EXCERPT PROVIDED ::
_ _ _ _

The stair carpet was coming loose on a couple of treads. At last, we got the fitter in to fix it. Straight forward easy job, even easier if there was a small, spare piece. Of course, there’s loads rolled up in the shed. Well, there was until someone sorted stuff out and went to the tip. Thank goodness, a couple of decent sized pieces were within reach, for someone with long arms, without the carpet fitter and myself  having to empty our shed. Funny how I’m often on my own at times like this.

We didn’t discover what set the smoke alarms off. Nothing was burning, no cooking going on, no steam from the shower. It was raining, very heavily, though I can’t imagine it was that. Our smoke alarms are connected to the mains, one goes off, they all go off. Impossible to think straight in that noise, I just wanted it to stop, right now. My husband discovered which one of the three was the culprit and disconnected it. A replacement was needed, something he could do himself and no great expense, just another ‘thing’ going wrong and we still don’t know what triggered it. Whilst checking, I went up to the attic room. It is a loft conversion and used to be a bedroom, but is an attic again since the children moved out and left stuff for storage. There was a small puddle on one of the stair treads, about three steps up. It has become a mystery. Everything up there was bone dry, no sign of the rain breaching the Velux windows or the ceiling and there is nothing to spill. Very odd. Also, the door had been locked for days. Spooky!

_ _ _ _

DATA BLOCK ::

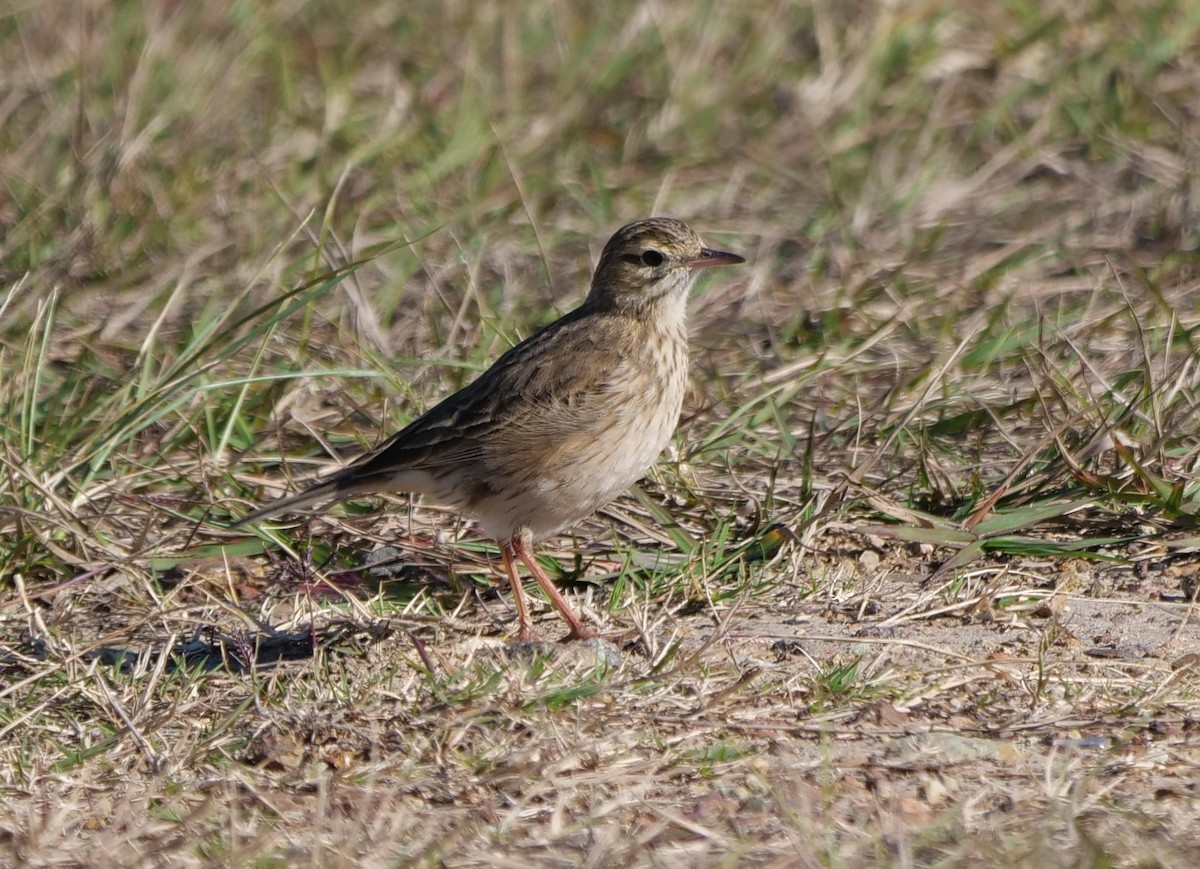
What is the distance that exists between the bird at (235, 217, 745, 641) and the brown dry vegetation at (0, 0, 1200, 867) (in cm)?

_ _ _ _

WHAT THE TASK REQUIRES :: Pick up the account of the loose stair carpet, the smoke alarms, and the puddle in the attic, and write what comes next after "Spooky!"

TASK RESPONSE ::
What I wanted to do before we ended up on a roll with all these little incidents, was to tidy the garden, get rid of our ‘complimentary’ buddleia, thanks birds, and plant some daffodils bulbs. Maybe tomorrow?

I couldn’t believe my eyes when I saw an advert for a ‘Garden on a Roll’. That would do nicely.
 
Here's something from G.K.Chesterton,
 
The Rolling English Road
 
Before the Roman came to Rye or out to Severn strode,
The rolling English drunkard made the rolling English road.
A reeling road, a rolling road, that rambles round the shire,
And after him the parson ran, the sexton and the squire;
A merry road, a mazy road, and such as we did tread
The night we went to Birmingham by way of Beachy Head.
 
I knew no harm of Bonaparte and plenty of the Squire,
And for to fight the Frenchman I did not much desire;
But I did bash their baggonets because they came arrayed
To straighten out the crooked road an English drunkard made,
Where you and I went down the lane with ale-mugs in our hands,
The night we went to Glastonbury by way of Goodwin Sands.
 
His sins they were forgiven him; or why do flowers run
Behind him; and the hedges all strengthening in the sun?
The wild thing went from left to right and knew not which was which,
But the wild rose was above him when they found him in the ditch.
God pardon us, nor harden us; we did not see so clear
The night we went to Bannockburn by way of Brighton Pier.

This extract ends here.